▶ Document text
+-------+

Tough case. In both of the current ONT-10 expansion
studies at UCH, the women enrolled have advanced cancers that have
spread again despite conventional attempts (chemotherapy, hormonal
therapy, antibodies, and small molecules) to slow it. Robin Nash was one
such woman.
Nash, now 48, is a mother of two in Castle Rock. In early 2012, she was busy with teenagers and running the U.S. distributor of Bobux
with husband Troy. She was also a breast cancer survivor, having
detected early-stage disease in 2001 and gone through a lumpectomy,
chemotherapy, radiation, and hormonal therapy. Through it all, she
studied breast cancer and its treatments, amassing materials in a
three-ring binder. When she was clear of the disease, the binder ended
up under the bed to be forgotten.
Then, 11 years later, a check-up parathyroid blood test came back sketchy. Lymph nodes in her chest lit up under ultrasound.
The endocrinologist “immediately went pale,” Nash said.
The diagnosis fell on May 4, 2012, two weeks before her daughter
Karli’s high school graduation: breast cancer, metastatic, stage 4. She
and Troy waited until Karli had her diploma before they told her and son
Jake. By then Nash had already set the wheels of treatment in motion.

+-------+

▶ Dataset content
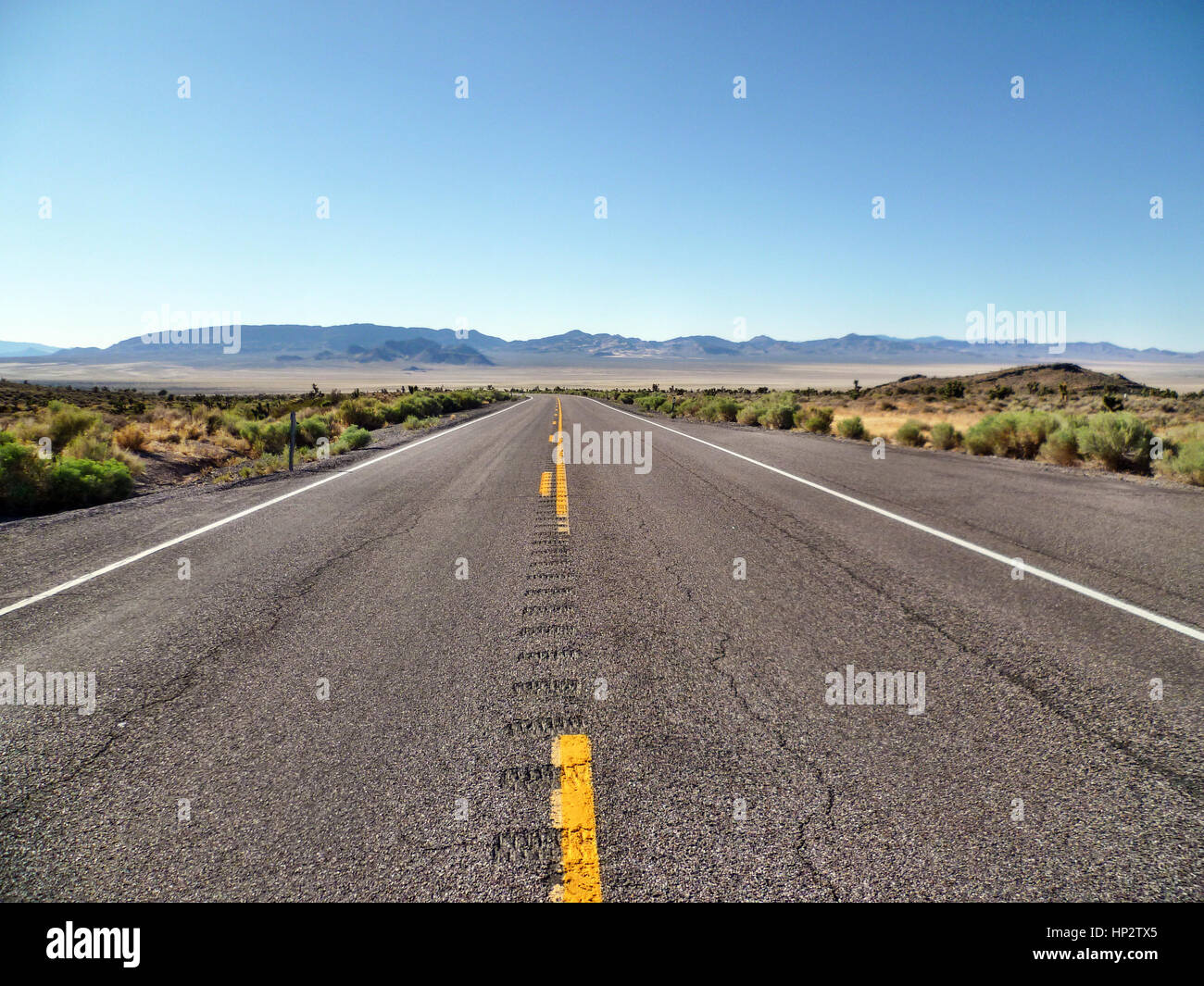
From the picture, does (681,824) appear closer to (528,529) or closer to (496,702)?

+-------+

▶ Work request 1
Write out the Robin Nash passage word for word, starting at "Nash, now 48, is" and ending at "up under ultrasound.".
▶ Work request 2
Summarize the Robin Nash passage in two sentences.
The material has nothing to do with the Robin Nash passage.

▶ Your solution 1
Nash, now 48, is a mother of two in Castle Rock. In early 2012, she was busy with teenagers and running the U.S. distributor of Bobux
with husband Troy. She was also a breast cancer survivor, having
detected early-stage disease in 2001 and gone through a lumpectomy,
chemotherapy, radiation, and hormonal therapy. Through it all, she
studied breast cancer and its treatments, amassing materials in a
three-ring binder. When she was clear of the disease, the binder ended
up under the bed to be forgotten.
Then, 11 years later, a check-up parathyroid blood test came back sketchy. Lymph nodes in her chest lit up under ultrasound.

▶ Your solution 2
Robin Nash, a mother of two in Castle Rock, had survived early-stage breast cancer detected in 2001 after a lumpectomy, chemotherapy, radiation, and hormonal therapy. Eleven years later a check-up blood test and ultrasound led to a May 4, 2012, diagnosis of metastatic stage 4 breast cancer, which she and her husband Troy kept from their children until their daughter Karli had her high school diploma.